Au mur, des photos jaunies d’anciens dirigeants africains côtoient la carte des tarifs des consommations à moitié effacée. Au comptoir, on s’envoie la boîte métallique de sucre comme un palet de hockey sur une patinoire. Un petit groupe d’hommes se forme rapidement autour de Djibril. Tous sont pressés de s’exprimer. Souleymane, très solennel et appliqué dans le choix de ses mots, assure que “c’est au nom de la vieille amitié qui unit la France et le Mali que Monsieur le président de la République française a répondu à (notre) appel, pour cette raison et aucune autre”. Ses compatriotes en sont persuadés. Sauf un.
Au fond de la salle, Ilias bouillonne devant tant de bons sentiments. Même s’il se sait minoritaire, le jeune homme finit par lâcher, énervé : “Moi, je suis contre cette opération. La France de Sarkozy a déstabilisé la région en se débarrassant de Kadhafi. Ce qui arrive aujourd’hui en est la conséquence directe. Avant, nous n’avions que les Touaregs et les islamistes étaient loin, ils se battaient pour Kadhafi. Maintenant, ils sont alliés et ils sont chez nous, dans notre désert, avec un arsenal qui vient de Libye.” Cet électricien de 20 ans, arrivé à Montreuil en 2009, est sûrement l’un des plus jeunes ici. Casquette vissée sur la tête et doudoune près du corps, il tranche par ses propos et son style.
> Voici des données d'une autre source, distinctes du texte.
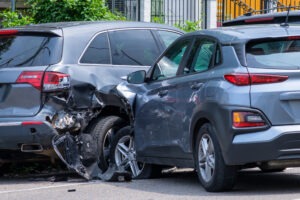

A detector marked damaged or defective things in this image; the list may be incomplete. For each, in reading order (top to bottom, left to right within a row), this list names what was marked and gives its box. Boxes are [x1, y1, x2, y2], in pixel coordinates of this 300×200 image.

damaged gray suv [0, 21, 183, 170]
detached bumper piece [52, 134, 131, 182]
damaged gray suv [108, 24, 300, 191]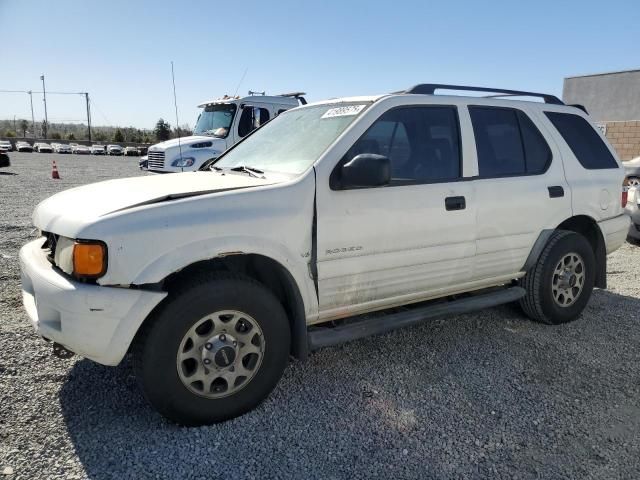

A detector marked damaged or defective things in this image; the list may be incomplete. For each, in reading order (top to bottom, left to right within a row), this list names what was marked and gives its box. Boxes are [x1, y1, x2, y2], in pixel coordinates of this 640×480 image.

cracked hood [33, 172, 272, 237]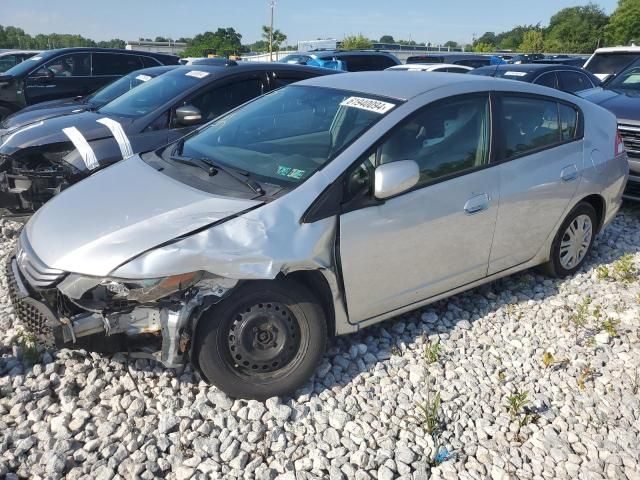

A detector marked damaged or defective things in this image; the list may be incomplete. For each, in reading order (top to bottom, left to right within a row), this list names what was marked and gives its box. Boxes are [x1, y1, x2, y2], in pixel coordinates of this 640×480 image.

damaged front end [0, 144, 79, 216]
damaged front end [6, 236, 238, 368]
wrecked car in background [0, 61, 340, 214]
wrecked car in background [7, 73, 628, 400]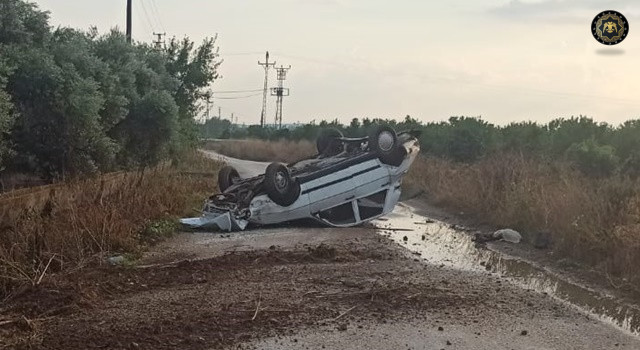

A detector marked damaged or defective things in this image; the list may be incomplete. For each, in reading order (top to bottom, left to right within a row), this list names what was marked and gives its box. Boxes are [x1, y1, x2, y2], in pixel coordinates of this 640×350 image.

overturned white car [180, 125, 420, 230]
Djibril, un peu gêné par cette voix dissonante, met sur le compte de la jeunesse ce fougueux exposé. Mais Ilias n’en démord pas, il ne veut pas croire à une action désintéressée de la France. Il connaît l’importance des intérêts économiques de l’ancienne puissance coloniale au Niger voisin et les risques qu’entraînerait l’instabilité au Mali. C’est en évoquant sa mère restée à Tombouctou qu’il tempère ses propos. “J’espère juste que ça ira vite parce que ma mère est là-bas et que le téléphone ne fonctionne pas tous les jours.”
Plus loin, les femmes s’affairent en cuisine. Au milieu des allées et venues des hommes, elles restent discrètes mais tout autant concernées par la situation. Entre vaisselle et préparation du mafé de poulet, elles avouent n’avoir qu’une chose en tête : les proches restés au pays. Djallo a toute sa famille dans la ville de Mopti. Le 10 janvier, les milices islamistes ont pris la ville de Konna, à 70 kilomètres au nord de chez elle. Pendant plus de dix jours, sa famille n’a pas dormi. Si l’armée française a repris le contrôle de la ville depuis, à Montreuil, Djallo a du mal à trouver le sommeil. Elle n’habite pas le foyer, exclusivement masculin, mais y passe le plus clair de son temps “pour être entourée et penser à autre chose”, dit-elle :
“Tous les jours, ma famille me raconte au téléphone ce que font les islamistes là-bas. Ils coupent les mains et les jambes des voleurs. Ils obligent les filles à porter le voile, les hommes ne peuvent plus fumer dans la rue. On m’a même dit qu’ils violaient des femmes. Je suis musulmane et ça ce n’est pas l’islam.”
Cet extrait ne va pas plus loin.